NORFOLK, Va. (WAVY) — Controversy continues to surround an art exhibit set to open in Virginia Beach this weekend.
On Friday, the Director of Programs at the National Coalition Against Censorship sent 10 On Your Side a copy of a letter she sent to those commission members who have expressed concern that public money is funding the exhibit.
The letter reads in part:
“The suggestion that you may work to cut future funding to MOCA as punishment for exhibiting art that you dislike raises serious First Amendment concerns.”
The letter goes on to say: “…Government officials cannot use financial leverage as a threat to silence those with whom they disagree.”
Earlier in the week, president of a national Catholic organization sent a letter to the director of the Museum of Contemporary Art, or MOCA, that some find as controversial as the exhibit.
The painting causing most of the uproar depicts a little girl in her first communion dress slicing a ham with the words ‘Mystici Corporis Christi’, Latin for ‘the mystical body of Christ’.
President of the Catholic League for Religious and Civil Rights, Bill Donohue, sent the letter saying in-part:
“Why not substitute a young Muslim girl in a hijab, wearing a machete around her neck, cutting a piece of ham with the words, “Allahu Akbar” inscribed on it.”
“When Muslims complain, tell them that “art is intended to be controversial,”
Local priest, Jim Curran, reacted to that comment saying, “I wish that it had been a more thoughtful response.”
Father Curran, pastor of St Mary’s Basilica in Norfolk, notes that Donohue’s words could be just as offensive to Muslims, as the painting is to some Christians. He appreciates the organization standing up for the church, but told 10 On Your Side that in this case, he’s not even sure it needs defending.

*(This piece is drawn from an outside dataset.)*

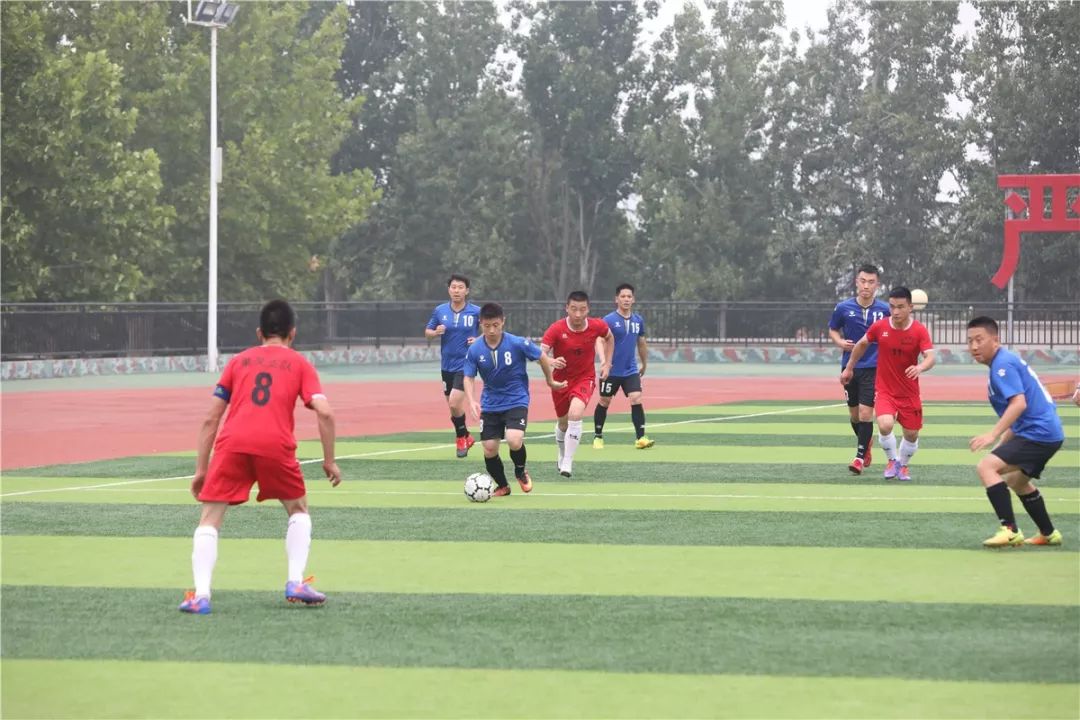 强军杯“卫士动力”业余足球比赛济南片区圆满收官,*警武**莱芜支队点球大战险胜总队机关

“The mystical body of Christ which is written on the ham in Latin is reference to the church so I’m not sure of his point. If his point was to show the church being split and eroding, which is just, it is a truth, it is a sad and tragic truth, but its the truth,” Fr. Curran says.

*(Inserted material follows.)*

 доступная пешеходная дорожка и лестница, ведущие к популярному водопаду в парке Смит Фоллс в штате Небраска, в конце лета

10 On Your Side reported last week that the exhibit has raised big concerns from Virginia Beach Arts and Humanities commission member Ben Loyola. He argues that MOCA gets $120,000 in taxpayer money.
Fr. Curran concurs there should be a standard when public money is involved.
When looking at the picture in question, Fr. Curran says, “I think it’s a creepy picture.”
But he’s not even sure it would reach the level of affecting public money.
Spokesperson for Virginia MOCA, Dot Greene, released the following statement:
The beauty of art is that it’s open to interpretation. Some symbols and iconography in “Rosie’s Tea Party” will hold completely different meanings to different people. Our job is to be a conduit for discovery, not to police it. The fifty-one artists in this exhibition represent current movements in art and have played an important role in the history of Hi-Fructose magazine.
Some great dialogue has been created by this piece which serves our mission in fostering awareness, exploration, and understanding of the significant art of our time.
The official opening of Turn the Page: The First Ten Years of Hi-Fructose is Sunday at 10 a.m. with a Q&A at 2 p.m. that is free with museum admission.
The public opening on Saturday has been sold out.